Thursday, November 21, 2013

Errol Morris' Short Film on Josiah Thompson

The best case for the existence of a conspiracy to kill John F. Kennedy, one that deviates from the official version of a lone gunman that is memorialized  in the Warren Commission report, is still the photographic evidence taken that day from bystanders in Dealey Plaza in Dallas, particularly the Zapruder film.


Today on its web site the New York Times publishes a short film by Errol Morris, "November 22, 1963." Morris interviews Josiah Thompson, author of an early and extremely influential book on the Kennedy assassination, Six Seconds in Dallas (1967).

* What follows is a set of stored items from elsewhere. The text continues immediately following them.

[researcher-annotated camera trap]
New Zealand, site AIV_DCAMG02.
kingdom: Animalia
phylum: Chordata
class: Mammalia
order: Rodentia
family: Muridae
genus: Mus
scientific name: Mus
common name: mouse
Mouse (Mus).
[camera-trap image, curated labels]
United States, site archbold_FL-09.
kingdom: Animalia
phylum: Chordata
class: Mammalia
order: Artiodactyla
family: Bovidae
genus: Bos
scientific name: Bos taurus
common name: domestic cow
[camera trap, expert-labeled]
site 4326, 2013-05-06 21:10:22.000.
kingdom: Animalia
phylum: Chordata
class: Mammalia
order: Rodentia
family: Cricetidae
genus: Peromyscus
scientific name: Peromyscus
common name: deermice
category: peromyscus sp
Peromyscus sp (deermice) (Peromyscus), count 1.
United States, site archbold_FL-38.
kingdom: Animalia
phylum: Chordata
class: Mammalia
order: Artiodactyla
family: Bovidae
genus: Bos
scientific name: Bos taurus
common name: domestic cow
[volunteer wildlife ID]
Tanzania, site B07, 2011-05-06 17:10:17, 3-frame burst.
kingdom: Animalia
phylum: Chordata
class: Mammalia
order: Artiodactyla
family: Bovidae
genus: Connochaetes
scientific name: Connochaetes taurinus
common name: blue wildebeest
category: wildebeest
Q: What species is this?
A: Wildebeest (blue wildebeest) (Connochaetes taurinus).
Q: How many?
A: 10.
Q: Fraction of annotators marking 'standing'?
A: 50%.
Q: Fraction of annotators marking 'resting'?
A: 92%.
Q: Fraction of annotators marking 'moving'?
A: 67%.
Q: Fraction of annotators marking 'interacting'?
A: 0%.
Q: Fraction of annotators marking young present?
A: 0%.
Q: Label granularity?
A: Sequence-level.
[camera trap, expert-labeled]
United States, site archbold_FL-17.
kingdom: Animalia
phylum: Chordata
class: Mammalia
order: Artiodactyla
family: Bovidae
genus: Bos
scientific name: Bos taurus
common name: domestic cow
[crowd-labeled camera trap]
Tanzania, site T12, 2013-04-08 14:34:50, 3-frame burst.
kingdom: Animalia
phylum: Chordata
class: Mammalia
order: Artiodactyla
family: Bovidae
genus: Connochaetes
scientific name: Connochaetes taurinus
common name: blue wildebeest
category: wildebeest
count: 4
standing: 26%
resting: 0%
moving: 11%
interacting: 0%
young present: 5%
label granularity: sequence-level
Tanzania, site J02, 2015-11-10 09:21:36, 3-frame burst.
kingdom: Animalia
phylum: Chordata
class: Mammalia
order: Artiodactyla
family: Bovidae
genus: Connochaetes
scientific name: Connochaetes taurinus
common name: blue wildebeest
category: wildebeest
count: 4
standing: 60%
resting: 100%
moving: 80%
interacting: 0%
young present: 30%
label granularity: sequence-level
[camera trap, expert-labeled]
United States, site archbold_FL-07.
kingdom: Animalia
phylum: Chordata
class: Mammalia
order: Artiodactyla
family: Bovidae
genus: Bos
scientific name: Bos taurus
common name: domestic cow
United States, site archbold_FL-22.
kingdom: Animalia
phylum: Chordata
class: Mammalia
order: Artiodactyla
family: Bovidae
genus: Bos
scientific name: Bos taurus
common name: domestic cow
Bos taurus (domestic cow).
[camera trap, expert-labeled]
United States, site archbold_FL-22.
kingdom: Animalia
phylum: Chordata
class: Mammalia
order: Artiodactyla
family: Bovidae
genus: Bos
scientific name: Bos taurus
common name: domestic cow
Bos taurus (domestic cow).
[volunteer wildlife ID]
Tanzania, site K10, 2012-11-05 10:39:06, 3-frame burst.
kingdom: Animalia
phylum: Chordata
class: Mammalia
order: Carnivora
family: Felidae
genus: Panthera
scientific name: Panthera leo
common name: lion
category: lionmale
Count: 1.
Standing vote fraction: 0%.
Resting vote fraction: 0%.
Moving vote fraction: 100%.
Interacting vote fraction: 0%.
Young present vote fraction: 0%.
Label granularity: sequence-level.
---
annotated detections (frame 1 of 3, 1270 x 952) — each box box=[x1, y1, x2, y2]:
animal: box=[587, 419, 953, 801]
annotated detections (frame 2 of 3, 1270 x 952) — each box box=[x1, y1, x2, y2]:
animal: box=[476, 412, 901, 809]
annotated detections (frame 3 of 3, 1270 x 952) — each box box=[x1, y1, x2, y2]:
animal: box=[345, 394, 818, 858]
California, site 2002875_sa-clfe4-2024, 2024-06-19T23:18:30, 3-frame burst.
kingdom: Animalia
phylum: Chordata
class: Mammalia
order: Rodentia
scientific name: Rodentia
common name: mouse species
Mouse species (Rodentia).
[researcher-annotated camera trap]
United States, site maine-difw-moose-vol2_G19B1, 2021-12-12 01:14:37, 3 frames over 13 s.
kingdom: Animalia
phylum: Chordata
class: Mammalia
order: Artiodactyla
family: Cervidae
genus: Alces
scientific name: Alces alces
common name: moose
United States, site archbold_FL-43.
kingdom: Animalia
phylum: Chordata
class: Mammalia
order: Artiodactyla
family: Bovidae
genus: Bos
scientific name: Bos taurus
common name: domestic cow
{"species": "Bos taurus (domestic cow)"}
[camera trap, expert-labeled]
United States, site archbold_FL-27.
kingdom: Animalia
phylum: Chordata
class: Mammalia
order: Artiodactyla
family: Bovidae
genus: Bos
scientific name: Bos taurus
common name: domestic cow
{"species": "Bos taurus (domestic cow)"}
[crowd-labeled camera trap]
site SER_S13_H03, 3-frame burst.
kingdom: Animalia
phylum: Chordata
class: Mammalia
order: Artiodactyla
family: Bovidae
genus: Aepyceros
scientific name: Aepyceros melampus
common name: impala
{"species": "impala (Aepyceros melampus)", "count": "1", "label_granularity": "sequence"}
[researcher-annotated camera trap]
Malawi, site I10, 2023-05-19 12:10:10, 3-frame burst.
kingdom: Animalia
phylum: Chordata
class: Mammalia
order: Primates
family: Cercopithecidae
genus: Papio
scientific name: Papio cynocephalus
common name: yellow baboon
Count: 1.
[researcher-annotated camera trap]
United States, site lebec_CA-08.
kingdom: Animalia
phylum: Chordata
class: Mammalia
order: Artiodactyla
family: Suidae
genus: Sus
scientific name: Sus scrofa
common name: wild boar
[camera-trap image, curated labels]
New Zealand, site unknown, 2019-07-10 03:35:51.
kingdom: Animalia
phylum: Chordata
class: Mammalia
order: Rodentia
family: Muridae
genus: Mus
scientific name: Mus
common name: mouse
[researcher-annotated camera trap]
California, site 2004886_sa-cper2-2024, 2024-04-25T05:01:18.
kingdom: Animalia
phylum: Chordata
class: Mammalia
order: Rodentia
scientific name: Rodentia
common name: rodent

Thompson's argument is simple a one. Look at the pictures -- just look at them -- of the assassination. The conclusion one must come to is that the kill shot came from the front and to the right of the motorcade as it drove down Elm Street, the area that is known as the grassy knoll. This means that the conspiracy theorists are correct because the Warren Commission's official conclusion is that the only gunman was Lee Harvey Oswald who made an impossibly difficult kill shot with a junk Italian rifle from his perch on the sixth floor of the Texas School Book Depository.

I immersed myself in the Kennedy assassination for a couple of years. I did so from the perspective of Deconstruction and the idea that everything is textual, everything -- for us to know it -- is written. So what was the "Moby Dick" of all that Kennedy assassination literature trying to say?

The photographic documentation alone compels one to accept that there was a conspiracy to assassinate Kennedy. After spending time with the literature I arrived at the working hypothesis based on the simple but necessary question "cui bono?" that LBJ was involved in the conspiracy. LBJ handpicked the Warren Commission. The Warren Commission relied on J. Edgar Hoover's FBI for its research and documentation in formulating its lone gunman theory. LBJ and J. Edgar were good buddies whose careers both benefited from Kennedy's departure. Both were buddies of proto-Tea Partier Texas oil mogul Clint Murchison, Sr.

To flesh out the nature of the LBJ "cui bono?" I looked at the TFX contract investigation. All the major Congressional investigations of the Kennedy administration -- Billie Sol Estes, TFX, and Bobby Baker -- track back to LBJ. The answer to who benefited with Kennedy out of the way is obvious.

Check out Errol Morris' film on Josiah Thompson. It's dynamite.